Por favor, vuelve a escribir sin ningún cambio el fragmento del texto sobre la ordenación de diáconos que empieza con "En la misa de" y sigue hasta "nos tiene preparada.".
##### TEXTO DEL DOCUMENTO #####
Hoy en día, al igual que las primeras comunidades cristianas, el mundo necesita de personas que dediquen plenamente su vida en darle a conocer el rostro de Jesús misericordioso. El sábado 7 de septiembre, fuimos testigos de un acontecimiento sumamente significativo: cinco hermanos que dieron de nuevo el “sí” a Dios, fueron ordenados diáconos para el servicio de la Iglesia de Monterrey.
En la misa de ordenación, nuestro Arzobispo, Mons. Rogelio Cabrera, dio un emotivo y profundo mensaje sobre la significativa labor que realizan los diáconos en las comunidades en las que les compete participar. Ellos están llamados a ser imagen de Cristo en un mundo tan alejado de él, a ser «puente que une realidades que parecen distantes», a «conectar el evangelio con la vida, el templo con la calle, la mesa de la Eucaristía con la de los pobres», expresó.
Así mismo, exhortó a la comunidad a ser, junto con nuestros hermanos, servidores de los demás, a colaborar en la misión permanente que Cristo nos ha encomendado de llevar esperanza a los pobres, virtud que nos hace orientar nuestras acciones al amor, caminar junto con ellos y así dirigir nuestra mirada anhelando la eternidad que nos tiene preparada.
##### DATOS REGISTRADOS #####
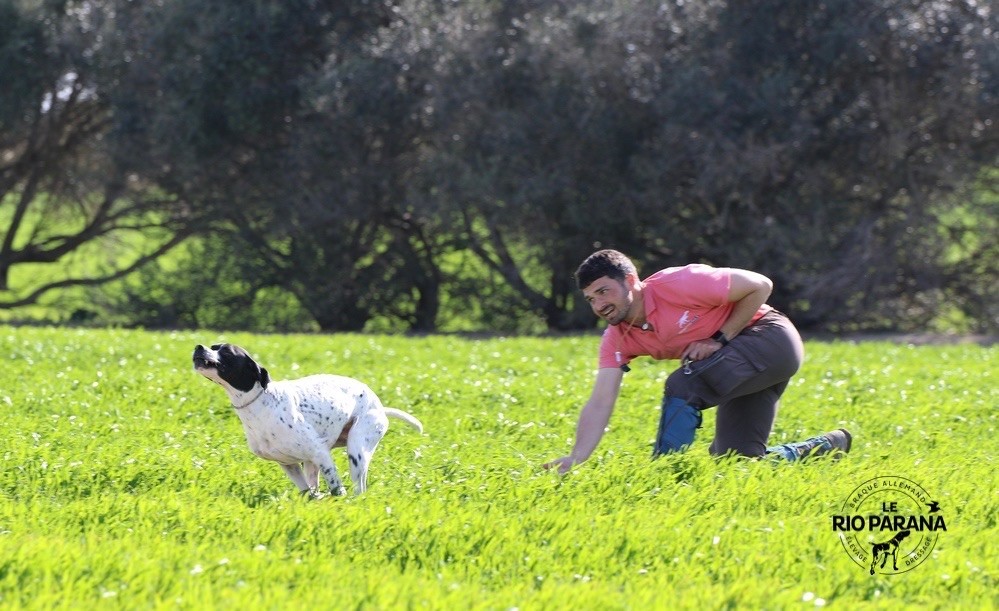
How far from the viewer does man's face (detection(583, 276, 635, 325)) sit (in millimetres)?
7023

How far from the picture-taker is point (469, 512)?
6086 mm

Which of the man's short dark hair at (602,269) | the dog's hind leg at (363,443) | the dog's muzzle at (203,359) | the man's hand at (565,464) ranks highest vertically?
the man's short dark hair at (602,269)

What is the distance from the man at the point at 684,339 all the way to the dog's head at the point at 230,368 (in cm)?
168

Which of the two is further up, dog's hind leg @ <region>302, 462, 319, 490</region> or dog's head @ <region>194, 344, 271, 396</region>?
dog's head @ <region>194, 344, 271, 396</region>

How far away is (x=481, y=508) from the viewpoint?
628 centimetres

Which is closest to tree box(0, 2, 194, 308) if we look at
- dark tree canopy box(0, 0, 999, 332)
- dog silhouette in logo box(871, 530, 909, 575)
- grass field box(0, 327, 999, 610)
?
dark tree canopy box(0, 0, 999, 332)

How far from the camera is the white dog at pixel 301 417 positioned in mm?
6453

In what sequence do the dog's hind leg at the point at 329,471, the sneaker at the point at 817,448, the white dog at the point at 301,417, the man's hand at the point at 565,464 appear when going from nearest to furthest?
the white dog at the point at 301,417 → the dog's hind leg at the point at 329,471 → the man's hand at the point at 565,464 → the sneaker at the point at 817,448

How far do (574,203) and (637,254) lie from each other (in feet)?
4.97

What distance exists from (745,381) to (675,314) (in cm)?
53

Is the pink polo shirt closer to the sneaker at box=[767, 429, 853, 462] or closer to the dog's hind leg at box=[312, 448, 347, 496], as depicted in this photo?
the sneaker at box=[767, 429, 853, 462]

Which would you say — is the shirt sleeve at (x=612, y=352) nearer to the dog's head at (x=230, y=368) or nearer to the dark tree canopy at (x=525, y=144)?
the dog's head at (x=230, y=368)

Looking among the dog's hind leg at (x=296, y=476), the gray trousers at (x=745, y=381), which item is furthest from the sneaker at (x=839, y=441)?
the dog's hind leg at (x=296, y=476)

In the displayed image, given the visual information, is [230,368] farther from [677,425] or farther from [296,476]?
#####
- [SOLUCIÓN DEL EJERCICIO]:
En la misa de ordenación, nuestro Arzobispo, Mons. Rogelio Cabrera, dio un emotivo y profundo mensaje sobre la significativa labor que realizan los diáconos en las comunidades en las que les compete participar. Ellos están llamados a ser imagen de Cristo en un mundo tan alejado de él, a ser «puente que une realidades que parecen distantes», a «conectar el evangelio con la vida, el templo con la calle, la mesa de la Eucaristía con la de los pobres», expresó.
Así mismo, exhortó a la comunidad a ser, junto con nuestros hermanos, servidores de los demás, a colaborar en la misión permanente que Cristo nos ha encomendado de llevar esperanza a los pobres, virtud que nos hace orientar nuestras acciones al amor, caminar junto con ellos y así dirigir nuestra mirada anhelando la eternidad que nos tiene preparada.